The result was an aroused public opinion, which, it appears at this point in time, will result in community action to eliminate the hazards and prevent the condition occurring in the future.

Our students saw this health program in all of its stages, from the design for the collection of data to the public action and the results. I know of no teaching which can be as effective as this. This was a laboratory in the best sense of the word. We need a great deal more of this kind of teaching, but it requires personnel and personnel cost

money.

At the present time we have reached the saturation point insofar as our teacher-student ratio is concerned. We cannot improve the situation because we haven't the funds to do it. We are admitting this fall the largest class since I have been dean here. We will admit 141 new freshmen, which is 10 more than were admitted last year, and, I might add, 10 of those freshmen are black students. If these students are to receive what they are capable of absorbing

Senator EAGLETON. What percentage of last year's 130 admittees were black?

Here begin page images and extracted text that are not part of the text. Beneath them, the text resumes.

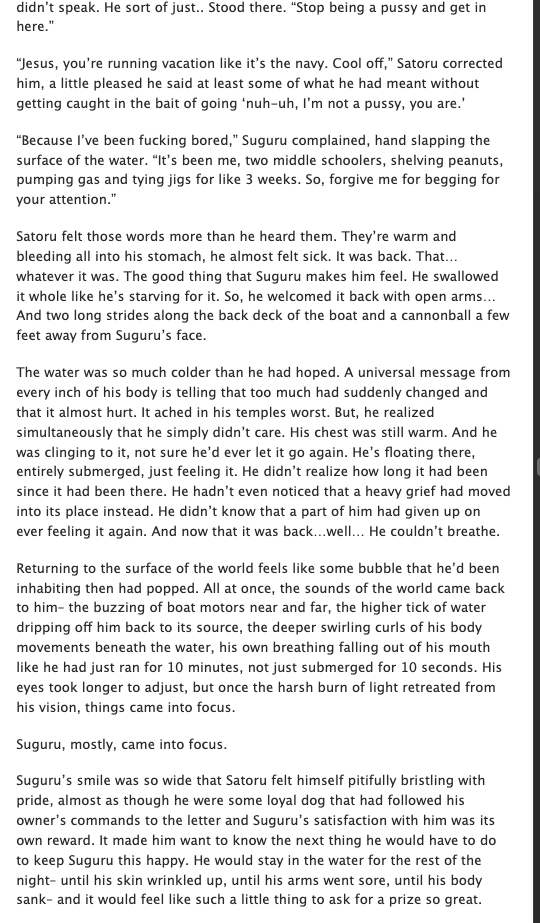 didn't speak. He sort of just.. Stood there. "Stop being a pussy and get in here."

"Jesus, you're running vacation like it's the navy. Cool off," Satoru corrected him, a little pleased he said at least some of what he had meant without getting caught in the bait of going 'nuh-uh, I'm not a pussy, you are.'

"Because I've been fucking bored," Suguru complained, hand slapping the surface of the water. "It's been me, two middle schoolers, shelving peanuts, pumping gas and tying jigs for like 3 weeks. So, forgive me for begging for your attention."

Satoru felt those words more than he heard them. They're warm and bleeding all into his stomach, he almost felt sick. It was back. That... whatever it was. The good thing that Suguru makes him feel. He swallowed it whole like he's starving for it. So, he welcomed it back with open arms... And two long strides along the back deck of the boat and a cannonball a few feet away from Suguru's face.

The water was so much colder than he had hoped. A universal message from every inch of his body is telling that too much had suddenly changed and that it almost hurt. It ached in his temples worst. But, he realized simultaneously that he simply didn't care. His chest was still warm. And he was clinging to it, not sure he'd ever let it go again. He's floating there, entirely submerged, just feeling it. He didn't realize how long it had been since it had been there. He hadn't even noticed that a heavy grief had moved into its place instead. He didn't know that a part of him had given up on ever feeling it again. And now that it was back...well... He couldn't breathe.

Returning to the surface of the world feels like some bubble that he'd been inhabiting then had popped. All at once, the sounds of the world came back to him- the buzzing of boat motors near and far, the higher tick of water dripping off him back to its source, the deeper swirling curls of his body movements beneath the water, his own breathing falling out of his mouth like he had just ran for 10 minutes, not just submerged for 10 seconds. His eyes took longer to adjust, but once the harsh burn of light retreated from his vision, things came into focus.

Suguru, mostly, came into focus.

Suguru's smile was so wide that Satoru felt himself pitifully bristling with pride, almost as though he were some loyal dog that had followed his owner's commands to the letter and Suguru's satisfaction with him was its own reward. It made him want to know the next thing he would have to do to keep Suguru this happy. He would stay in the water for the rest of the night- until his skin wrinkled up, until his arms went sore, until his body sank- and it would feel like such a little thing to ask for a prize so great.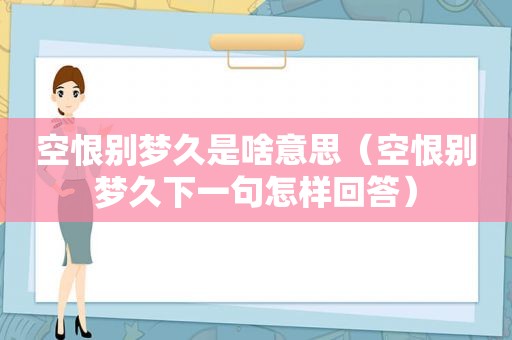 空恨别梦久是啥意思（空恨别梦久下一句怎样回答）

Dr. FELIX. Two, two students.

Senator EAGLETON. Last year 128 white, two black. What is it this year?

Dr. FELIX. 141 students, 131 white, 10 black, and we expect to move from that point forward as we have faculty.

Many of these students, these 10, have educational deficiencies such that they are going to require some special attention. This means more of a person-to-person kind of teaching, and will require more personnel.

Senator EAGLETON. Is it person-to-person teaching in the sciences or even beyond the sciences?

Dr. FELIX. More in the sciences, Senator. I would hope that by the time the student becomes a junior, he will have come abreast, as far as the underpinning material is concerned, with the rest of his class, so that from then on it is every man for himself. I might say that our experience here over the last few years has been essentially no failures after the second year of school.